═══ MATERIAL FOR THIS EXERCISE
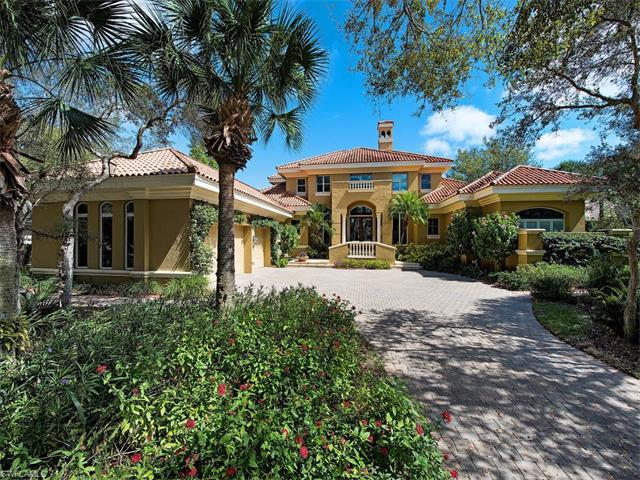 890 Barcarmil Way, Naples, FL 34110 (MLS #217013954) :: The New Home Spot, Inc.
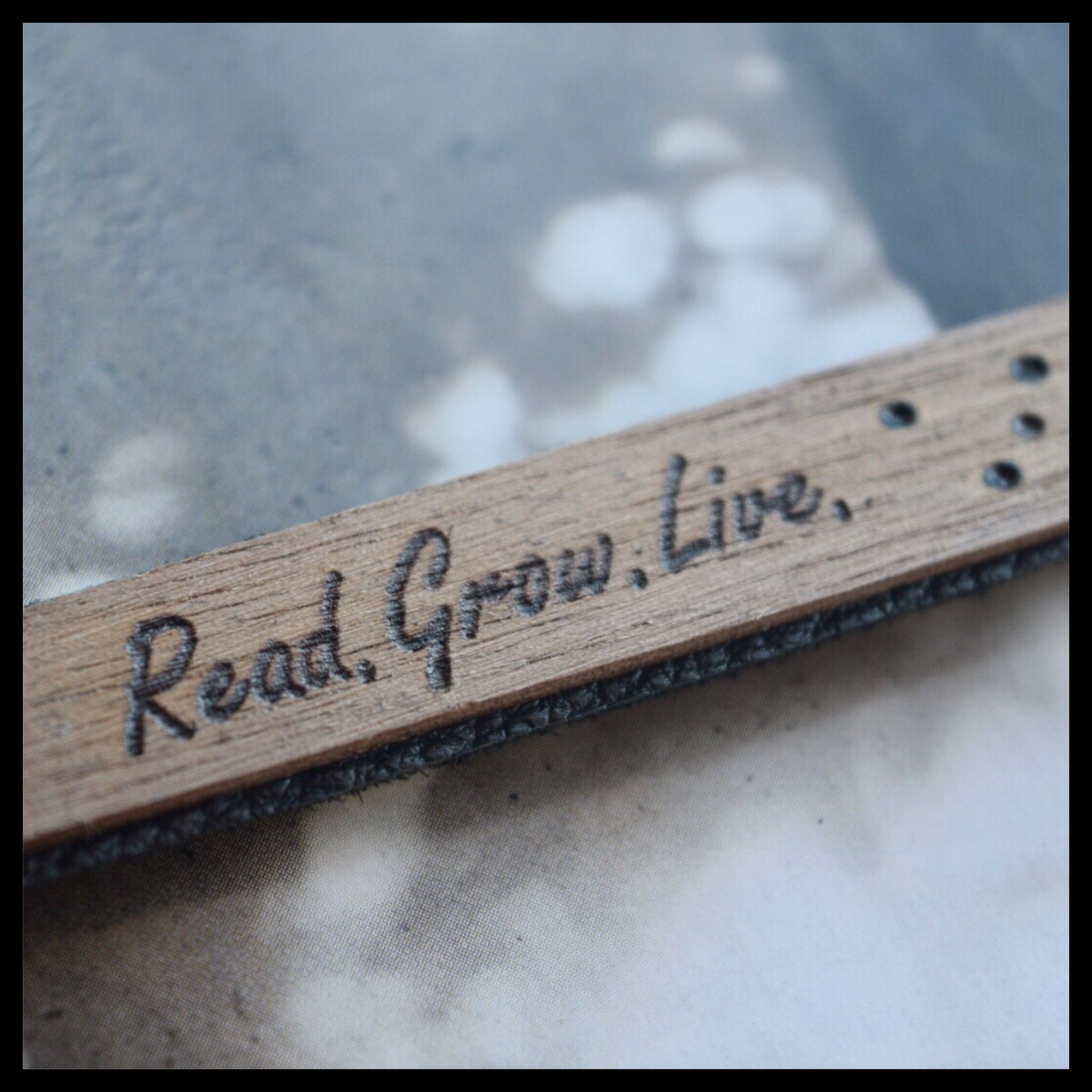 """Read.Grow.Live"" Bookmark"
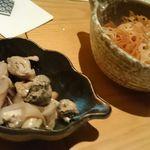 """いなせ 寅""""衛門 - お通しのレンコンチップとバイ貝の煮付け"""
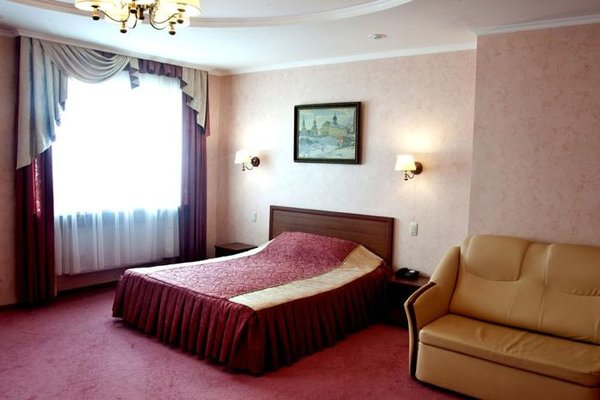 Гостиница Октябрьская - фото 1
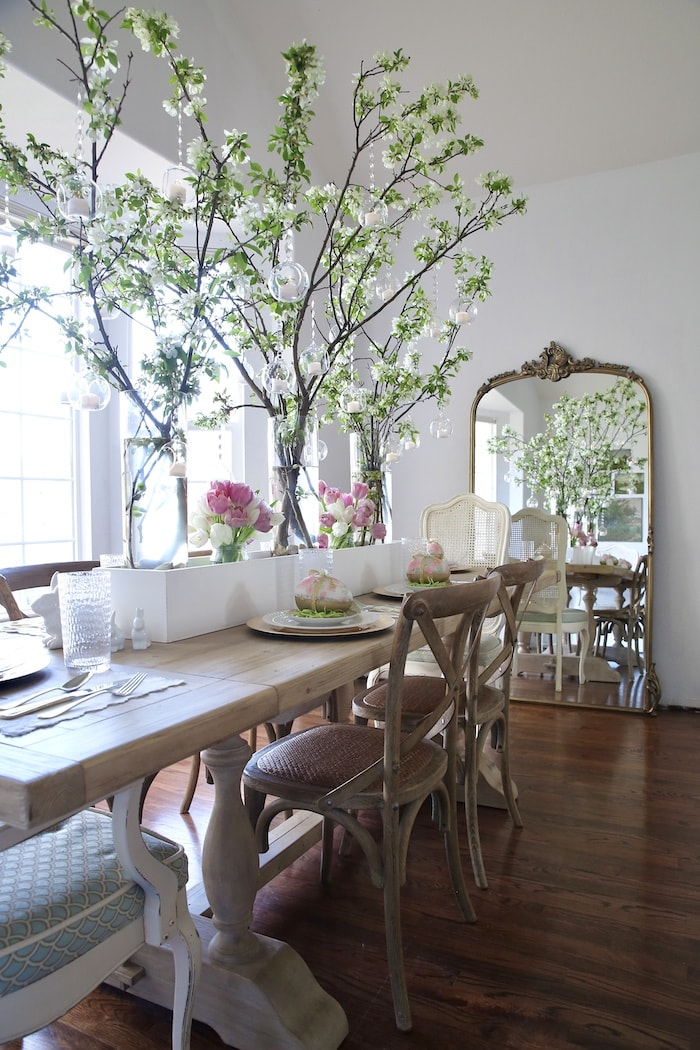 French style home dining room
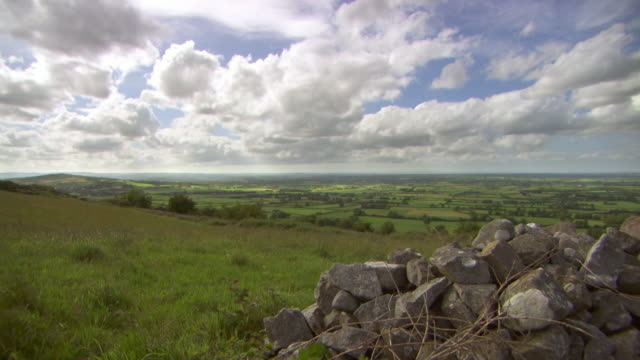 sequence showing fields and a dry stone wall in county limerick in the republic of ireland. - paesaggio collinare video stock e b–roll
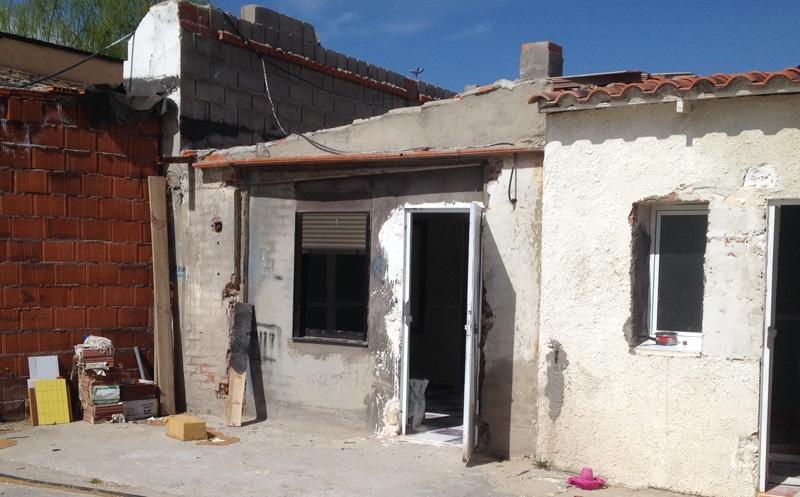 Una de las edificaciones derribadas este martes en la Cañada Real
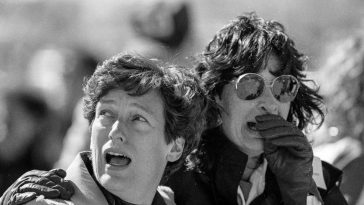 The Challenger disaster 1986: Historic Photos of the National tragedy that Unfolded on Live Television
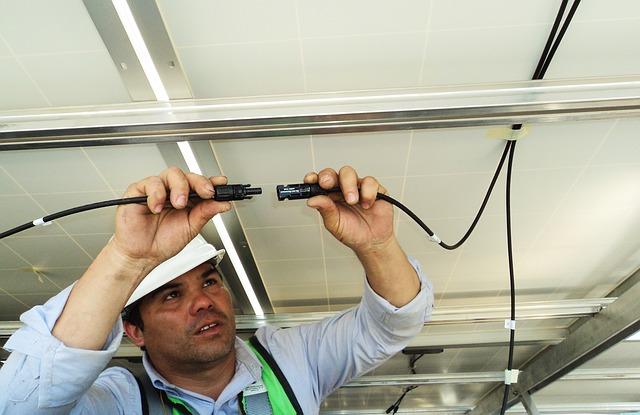 pracující elektrikář
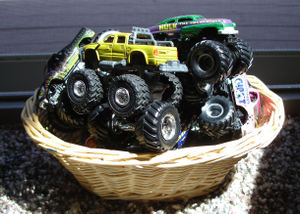Monster_trucks_basket_1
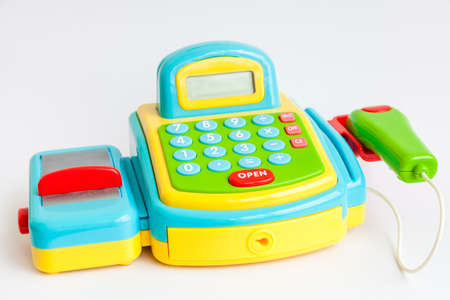 Un registratore di cassa di plastica giocattolo isolato su bianco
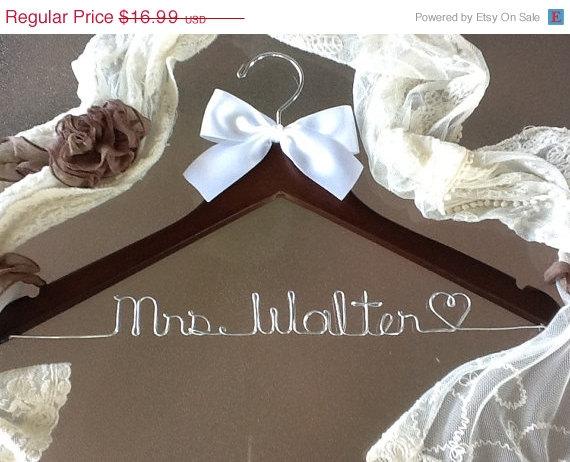 زفاف - HUGE SALE SALE / personalized Bridal hanger/ perfect bridal shower gift , u pick any name , bridal party gift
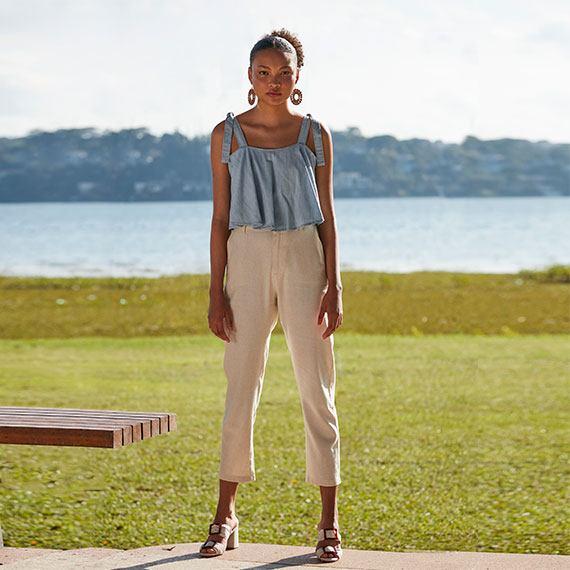Top cropped jeans e calça cropped em linho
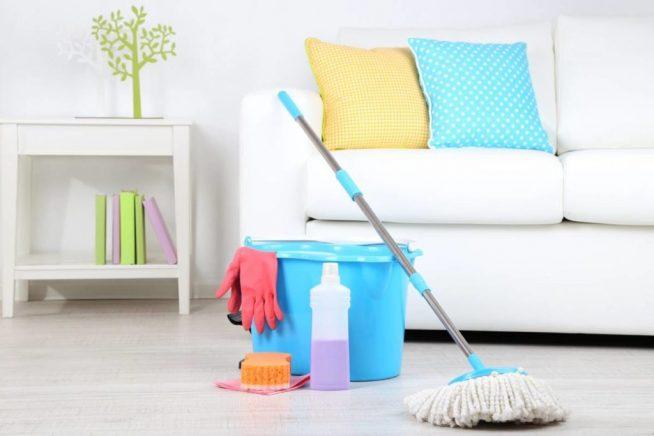 Ведро, швабра и моющие средства в комнате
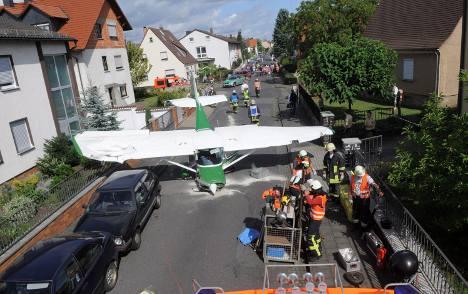 Small plane makes emergency road landing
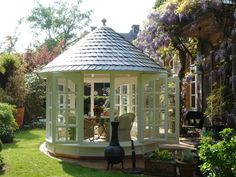 The most beautiful pavilions: Light-flooded glass palace living & garden Garden Fire Pit, Fire Pit Patio, Garden Gazebo, Garden Trellis, Cottage Garden Sheds, Looking Out The Window, She Sheds, Floating House, Cottage Living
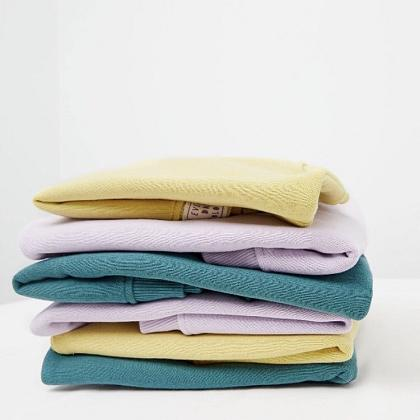 Kindermusthaves - Budget basis sweaters!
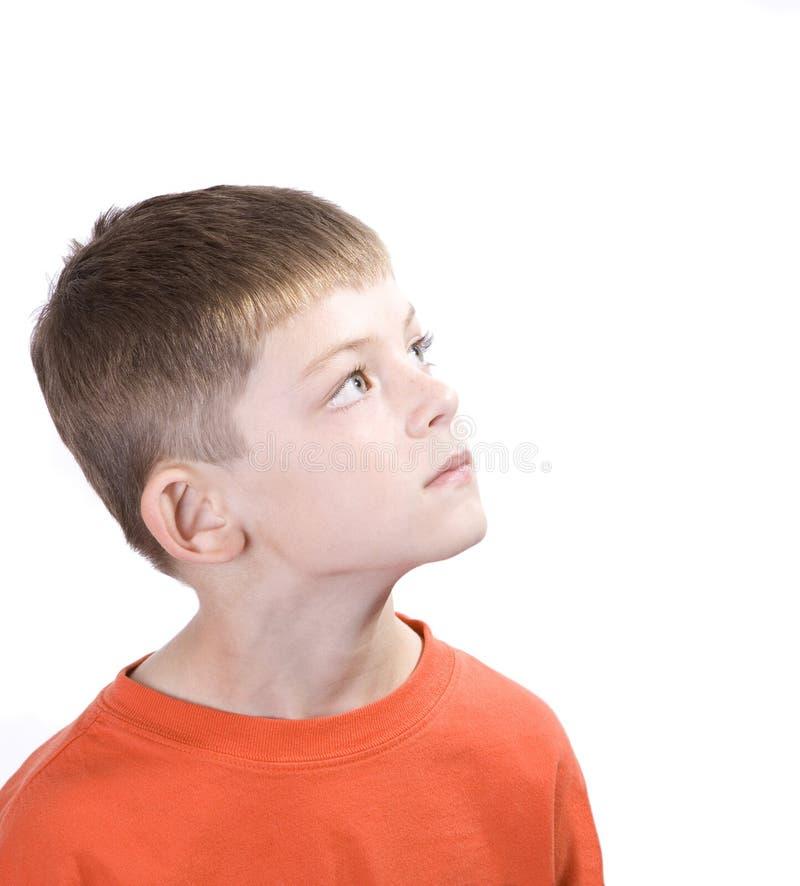 chłopcy patrzeć w górę young obrazy stock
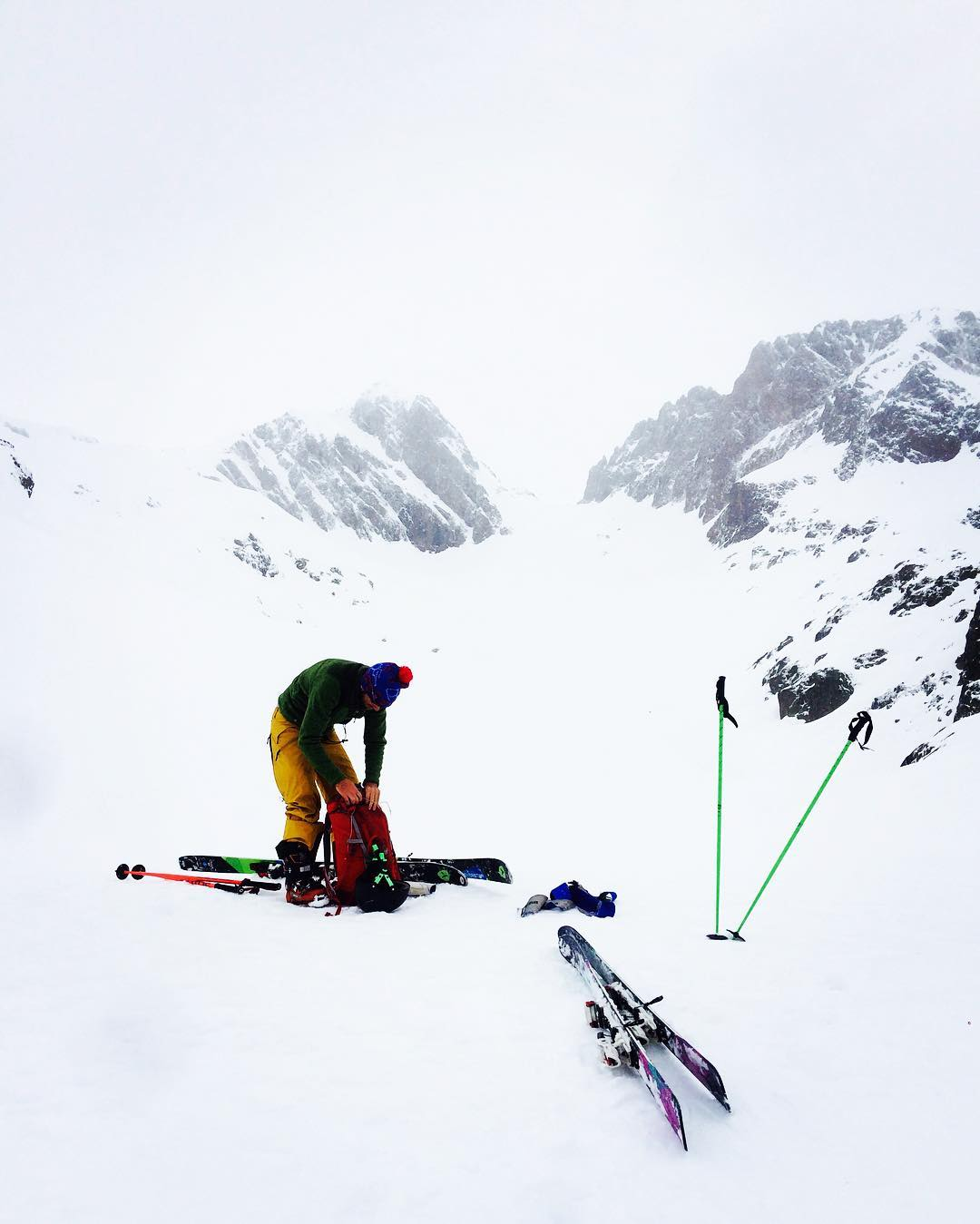 The immense white // two hours climbing up, 15 min down. Priceless skiing at #chamonix . #eurotrip #mafiabags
══════
_DIRECTIONS_:
Every line from the one holding "Ведро, швабра и моющие средства в комнате" through the final line of the data above is to be reproduced exactly, both ends included, with the pictures left out.

_RESPONSE_:
 Ведро, швабра и моющие средства в комнате
 Small plane makes emergency road landing
 The most beautiful pavilions: Light-flooded glass palace living & garden Garden Fire Pit, Fire Pit Patio, Garden Gazebo, Garden Trellis, Cottage Garden Sheds, Looking Out The Window, She Sheds, Floating House, Cottage Living
 Kindermusthaves - Budget basis sweaters!
 chłopcy patrzeć w górę young obrazy stock
 The immense white // two hours climbing up, 15 min down. Priceless skiing at #chamonix . #eurotrip #mafiabags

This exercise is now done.